A catastrophic rock avalanche from a tableland escarpment occurred at the Pusa village, Guizhou Province, southwest (SW) China, causing 35 fatalities and huge economic losses. The steep slope lies in the Longtan Formation coal-bearing shale of Permian, which is widely distributed in SW China. It was overlaid by brittle superstrata in Triassic and followed by gently anticline tectonic movement in Cenozoic, thus forming large-scale tableland escarpments with an “upper brittle, lower ductile” structure. Affected by underground coal mining activity at the base, this escarpment has become unstable and prone to failure. In order to further clarify the geological conditions and other influence factors for the Pusa landslide, we propose a newly improved multiple Differential Interferometric Synthetic Aperture Radar (DInSAR), named average-DInSAR, to detect the displacements on escarpments in a broad region.
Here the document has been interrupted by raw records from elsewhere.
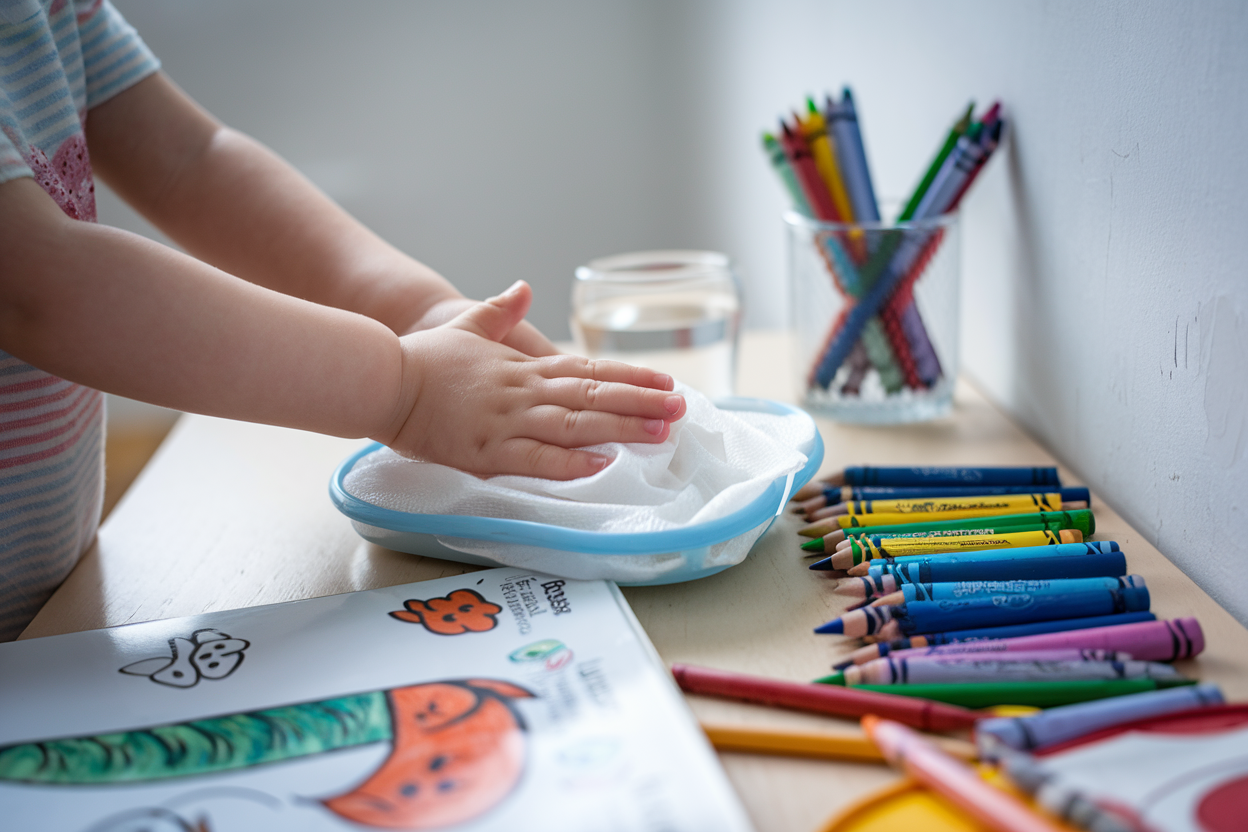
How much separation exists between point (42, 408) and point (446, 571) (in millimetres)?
194

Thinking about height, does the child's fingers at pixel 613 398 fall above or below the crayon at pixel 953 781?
above

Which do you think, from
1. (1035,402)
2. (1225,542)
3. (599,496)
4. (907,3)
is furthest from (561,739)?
(907,3)

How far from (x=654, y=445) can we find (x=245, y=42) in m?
1.17

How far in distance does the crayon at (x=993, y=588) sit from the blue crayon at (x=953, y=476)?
0.39ft

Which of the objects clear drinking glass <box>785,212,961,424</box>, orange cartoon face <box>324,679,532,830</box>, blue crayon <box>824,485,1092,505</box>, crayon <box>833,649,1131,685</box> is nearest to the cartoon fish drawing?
orange cartoon face <box>324,679,532,830</box>

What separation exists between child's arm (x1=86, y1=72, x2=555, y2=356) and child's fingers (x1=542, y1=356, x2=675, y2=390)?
11 cm

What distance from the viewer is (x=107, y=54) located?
47 cm

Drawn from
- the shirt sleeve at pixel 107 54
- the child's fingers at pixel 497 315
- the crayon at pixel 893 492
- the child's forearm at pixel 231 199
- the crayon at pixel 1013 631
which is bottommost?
the crayon at pixel 893 492

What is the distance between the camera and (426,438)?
1.23 feet

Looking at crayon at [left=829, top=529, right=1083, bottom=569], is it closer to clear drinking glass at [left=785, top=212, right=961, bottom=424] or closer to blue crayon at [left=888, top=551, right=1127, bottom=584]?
blue crayon at [left=888, top=551, right=1127, bottom=584]

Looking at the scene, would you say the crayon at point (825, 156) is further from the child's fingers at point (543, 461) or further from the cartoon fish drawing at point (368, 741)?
the cartoon fish drawing at point (368, 741)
Extensive experimental results show that there existed obvious pre-failure displacements on the swarming escarpments, evidencing their unstable state, which were verified by field inspection. The spatiotemporal correlation analysis suggests that this abnormal deformation is probably induced by underground coal mining in the vicinity. Further confirming that the special geological conditions and nearby coal mining activity were responsible for the 2017 Pusa rock avalanche. Our study also demonstrates that the average-DInSAR method is simple and effective, which can overcome low coherence and noise of DInSAR, especially for shorter X- or C-band SAR data. Application of proposed method would permit to detect displacement before slope failure with higher re-visiting frequency, thus helping define early warning strategies for landslides in area with similar geological conditions.